While my seller is aware of the possibilities, they do not need to be privy to the exact details of what I plan to do with the property. My seller just needs to get their money as agreed.

What Are Negative Aspects of Double Closings?

In my part of the country there just really aren’t any.

We use closing attorneys rather than title companies for all of our closings. As I said, it only costs me about $300.00 – $400.00 on average for each closing. That comes to about $600.00 – $800.00 for both closings which I think is pretty cheap.  Folks in my area are pretty much evenly split on whether or not they buy title insurance on the property.  In most cases, I only own the property for about 5 – 10 minutes so I rarely buy title insurance when I am wholesaling properties unless the closing attorney requires it. .

Be sure to familiarize yourself with how things are done in your area. Closing attorneys in my city have no problem with double closings (simultaneous closings). However I have heard that title companies in some areas won’t do them.


What’s the Solution?

Find and use an investor friendly banker, title company, attorney and insurance company.  Your life will be a whole lot easier. Once you’ve done a couple of double closings you’ll understand just how simple they are.


Can You Use A Traditional Mortgage Lender?

No.  There are several reasons for this.

wholesalingFirst of all, it just takes too long to get a traditional mortgage even if you could overcome the other hurdles.  These lenders have no knowledge or experience when it comes to double closings.

Secondly, we buy distressed properties that often need a lot of work.  Banks and mortgage companies don’t consider these properties to be a good long term risk and generally won’t make loans on them.

The third issue is that if you are wholesaling a house and your buyer wants to use a traditional bank, you will most likely run into a seasoning issue.

Seasoning is a term to describe how long a person has owned the house. Many banks will not fund the deal unless the title has been held by one person for at least 90 days. Some banks require you to own the property even longer. These rules were put into effect to protect homeowners from that small percentage of unscrupulous investors who were out to take advantage of folks.

I did run across a transactional funding company recently that would do loans for up to 6 months, however this doesn’t really fit with our double closing strategy.


Why Not Just Assign the Contract?

How you close your deals is a personal decision. I personally don’t like doing assignments unless my assignment fee is small so I do double closings. In my opinion the probability of the deal blowing up increases when you assign the contract. Your seller and your buyer see exactly how much you are making just for being a “transaction coordinator”.  And in most cases, the seller is not going to be happy with what they see.  The larger your assignment fee or profit on the deal, the higher the probability this will happen.

Think about this for a minute.  You have just negotiated with your seller to get the price down on the property.  Then while you’re at closing they see that you will be making thousands of dollars on the deal.  Would you be happy?


Should You Tell Seller’s You Are Wholesaling the Property?


First of all you should never use the term wholesaling when talking to sellers.  Any mention of wholesaling will only raise a red flag.

I do recommend you be truthful and transparent.
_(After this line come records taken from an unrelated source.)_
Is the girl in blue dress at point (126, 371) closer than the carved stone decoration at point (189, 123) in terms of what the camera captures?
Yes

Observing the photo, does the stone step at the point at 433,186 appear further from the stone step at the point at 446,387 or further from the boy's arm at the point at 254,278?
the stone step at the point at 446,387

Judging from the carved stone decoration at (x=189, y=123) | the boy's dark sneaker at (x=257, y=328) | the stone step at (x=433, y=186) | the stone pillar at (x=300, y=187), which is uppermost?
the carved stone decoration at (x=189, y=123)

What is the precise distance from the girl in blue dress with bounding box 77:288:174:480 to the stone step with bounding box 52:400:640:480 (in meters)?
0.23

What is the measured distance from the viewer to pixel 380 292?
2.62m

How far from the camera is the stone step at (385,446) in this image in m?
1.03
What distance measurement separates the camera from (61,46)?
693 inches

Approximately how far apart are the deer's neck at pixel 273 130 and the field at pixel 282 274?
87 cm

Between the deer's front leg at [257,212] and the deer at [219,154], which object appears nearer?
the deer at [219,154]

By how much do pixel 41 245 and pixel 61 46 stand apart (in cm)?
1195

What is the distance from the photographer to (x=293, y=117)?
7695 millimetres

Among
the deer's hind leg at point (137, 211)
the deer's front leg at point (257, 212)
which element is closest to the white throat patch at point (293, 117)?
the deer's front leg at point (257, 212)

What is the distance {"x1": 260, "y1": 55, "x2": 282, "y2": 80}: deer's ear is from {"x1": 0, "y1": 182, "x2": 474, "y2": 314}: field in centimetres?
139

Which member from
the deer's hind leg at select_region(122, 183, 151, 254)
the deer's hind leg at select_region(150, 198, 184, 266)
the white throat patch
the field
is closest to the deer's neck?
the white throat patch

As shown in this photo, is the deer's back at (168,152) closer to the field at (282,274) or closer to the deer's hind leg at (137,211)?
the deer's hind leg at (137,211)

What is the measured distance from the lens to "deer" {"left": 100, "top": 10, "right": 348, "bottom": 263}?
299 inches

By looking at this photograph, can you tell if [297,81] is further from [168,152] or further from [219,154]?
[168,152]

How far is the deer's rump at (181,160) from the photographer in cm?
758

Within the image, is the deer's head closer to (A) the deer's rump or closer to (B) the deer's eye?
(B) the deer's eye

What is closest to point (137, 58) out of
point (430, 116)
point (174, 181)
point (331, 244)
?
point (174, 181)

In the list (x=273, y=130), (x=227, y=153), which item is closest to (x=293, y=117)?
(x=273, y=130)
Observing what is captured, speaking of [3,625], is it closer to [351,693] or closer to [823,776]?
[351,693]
As I said before, I always tell my seller from the very beginning that I am not sure what I will be doing with the property. I let them know that at times I pass on properties to other investors, and they are always clear on the fact that my intention is to make money from this transaction. However, knowing this “intellectually” does not really alleviate the problem when they see just how much you made right there right there on the documents.


So What’s the Answer?

I like double closings. They are cleaner and a whole lot easier in my opinion. In more than 20 years I have only assigned the contract a few times. The advantages of doing simultaneous closings far outweigh the fact that I have to pay a little more in closing costs. Pick what works best for you, and you have made the right decision.